TASK TO COMPLETE> Extract every line of the data below that contains the string "think", treating uppercase and lowercase as different.

[Extracted data entries]
┏━━

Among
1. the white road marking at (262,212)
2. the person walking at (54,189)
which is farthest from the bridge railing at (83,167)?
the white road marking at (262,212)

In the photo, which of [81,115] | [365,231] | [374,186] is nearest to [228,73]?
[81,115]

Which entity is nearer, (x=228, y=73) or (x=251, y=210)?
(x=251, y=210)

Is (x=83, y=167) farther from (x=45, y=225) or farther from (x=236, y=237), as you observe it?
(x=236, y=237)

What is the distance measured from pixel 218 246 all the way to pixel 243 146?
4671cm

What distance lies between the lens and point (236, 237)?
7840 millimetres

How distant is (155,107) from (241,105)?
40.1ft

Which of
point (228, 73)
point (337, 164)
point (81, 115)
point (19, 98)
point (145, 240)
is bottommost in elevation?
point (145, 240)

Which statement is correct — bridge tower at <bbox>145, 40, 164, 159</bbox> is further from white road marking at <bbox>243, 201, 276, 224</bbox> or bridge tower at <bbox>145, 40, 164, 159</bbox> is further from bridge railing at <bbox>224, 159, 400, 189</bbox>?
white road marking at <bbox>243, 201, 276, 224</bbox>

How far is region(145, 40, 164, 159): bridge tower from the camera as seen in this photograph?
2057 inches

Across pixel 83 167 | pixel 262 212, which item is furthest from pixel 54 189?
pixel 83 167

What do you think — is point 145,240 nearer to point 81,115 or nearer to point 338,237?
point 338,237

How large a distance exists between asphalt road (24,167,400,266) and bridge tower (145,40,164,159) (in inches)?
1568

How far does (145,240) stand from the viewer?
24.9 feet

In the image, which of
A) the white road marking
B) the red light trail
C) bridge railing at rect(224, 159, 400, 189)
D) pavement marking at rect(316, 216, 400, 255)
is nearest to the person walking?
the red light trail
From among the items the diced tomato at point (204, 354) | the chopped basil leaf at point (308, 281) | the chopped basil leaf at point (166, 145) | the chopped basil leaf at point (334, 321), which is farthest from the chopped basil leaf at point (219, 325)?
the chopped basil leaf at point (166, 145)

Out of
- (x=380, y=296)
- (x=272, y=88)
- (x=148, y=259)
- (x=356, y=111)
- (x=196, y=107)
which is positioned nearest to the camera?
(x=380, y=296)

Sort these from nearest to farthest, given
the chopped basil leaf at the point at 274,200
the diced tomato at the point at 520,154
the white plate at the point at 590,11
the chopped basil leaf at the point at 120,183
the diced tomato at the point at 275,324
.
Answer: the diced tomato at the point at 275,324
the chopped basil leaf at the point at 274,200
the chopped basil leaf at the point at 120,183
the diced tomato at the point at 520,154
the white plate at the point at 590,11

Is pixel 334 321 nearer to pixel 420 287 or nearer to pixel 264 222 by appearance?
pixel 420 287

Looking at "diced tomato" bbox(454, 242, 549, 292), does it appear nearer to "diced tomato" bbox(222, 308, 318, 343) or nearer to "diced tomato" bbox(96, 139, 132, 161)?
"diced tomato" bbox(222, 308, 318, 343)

┗━━
┏━━

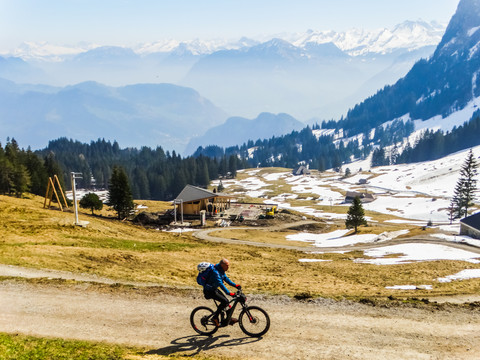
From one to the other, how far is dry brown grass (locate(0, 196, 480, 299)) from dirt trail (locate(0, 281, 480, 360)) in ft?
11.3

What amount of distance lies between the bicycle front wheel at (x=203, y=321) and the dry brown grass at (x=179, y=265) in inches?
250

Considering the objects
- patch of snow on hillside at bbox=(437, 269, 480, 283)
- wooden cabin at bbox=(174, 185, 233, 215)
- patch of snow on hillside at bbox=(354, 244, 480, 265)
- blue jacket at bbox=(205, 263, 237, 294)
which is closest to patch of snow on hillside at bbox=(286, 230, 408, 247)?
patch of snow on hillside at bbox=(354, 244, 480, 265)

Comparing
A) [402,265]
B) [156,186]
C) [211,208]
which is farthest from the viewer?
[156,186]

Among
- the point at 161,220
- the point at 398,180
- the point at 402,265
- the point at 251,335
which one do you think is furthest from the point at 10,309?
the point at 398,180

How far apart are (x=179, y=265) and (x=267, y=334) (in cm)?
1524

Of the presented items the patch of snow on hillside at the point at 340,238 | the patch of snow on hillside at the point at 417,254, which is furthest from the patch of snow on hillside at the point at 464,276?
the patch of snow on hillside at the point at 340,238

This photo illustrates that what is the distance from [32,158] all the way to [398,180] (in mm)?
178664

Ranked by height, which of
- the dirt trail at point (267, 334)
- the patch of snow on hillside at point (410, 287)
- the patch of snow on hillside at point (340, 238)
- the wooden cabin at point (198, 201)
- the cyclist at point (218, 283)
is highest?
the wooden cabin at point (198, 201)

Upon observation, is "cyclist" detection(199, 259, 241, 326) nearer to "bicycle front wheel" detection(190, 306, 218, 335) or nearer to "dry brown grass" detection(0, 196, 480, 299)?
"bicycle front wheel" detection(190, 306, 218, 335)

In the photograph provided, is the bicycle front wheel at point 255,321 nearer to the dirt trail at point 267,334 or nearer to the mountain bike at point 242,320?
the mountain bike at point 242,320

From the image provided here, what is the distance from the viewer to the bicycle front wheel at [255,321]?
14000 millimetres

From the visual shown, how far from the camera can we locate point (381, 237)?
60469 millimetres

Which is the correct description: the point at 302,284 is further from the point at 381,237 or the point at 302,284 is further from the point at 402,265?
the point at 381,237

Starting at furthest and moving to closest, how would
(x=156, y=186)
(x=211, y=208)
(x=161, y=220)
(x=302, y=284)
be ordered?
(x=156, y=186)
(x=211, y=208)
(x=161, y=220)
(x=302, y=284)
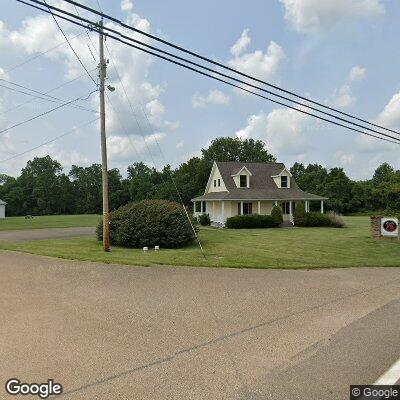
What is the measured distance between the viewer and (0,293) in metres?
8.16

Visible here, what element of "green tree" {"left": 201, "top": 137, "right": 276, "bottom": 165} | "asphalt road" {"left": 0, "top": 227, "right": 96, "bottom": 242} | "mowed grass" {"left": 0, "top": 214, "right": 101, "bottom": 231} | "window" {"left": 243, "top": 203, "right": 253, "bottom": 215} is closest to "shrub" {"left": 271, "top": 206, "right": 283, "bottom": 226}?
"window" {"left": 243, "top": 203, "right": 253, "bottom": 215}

┗━━

COMPLETE ANSWER>
What do you think — is point 145,240 nearer to point 81,115 or nearer to point 338,237?
which one do you think is furthest from the point at 10,309?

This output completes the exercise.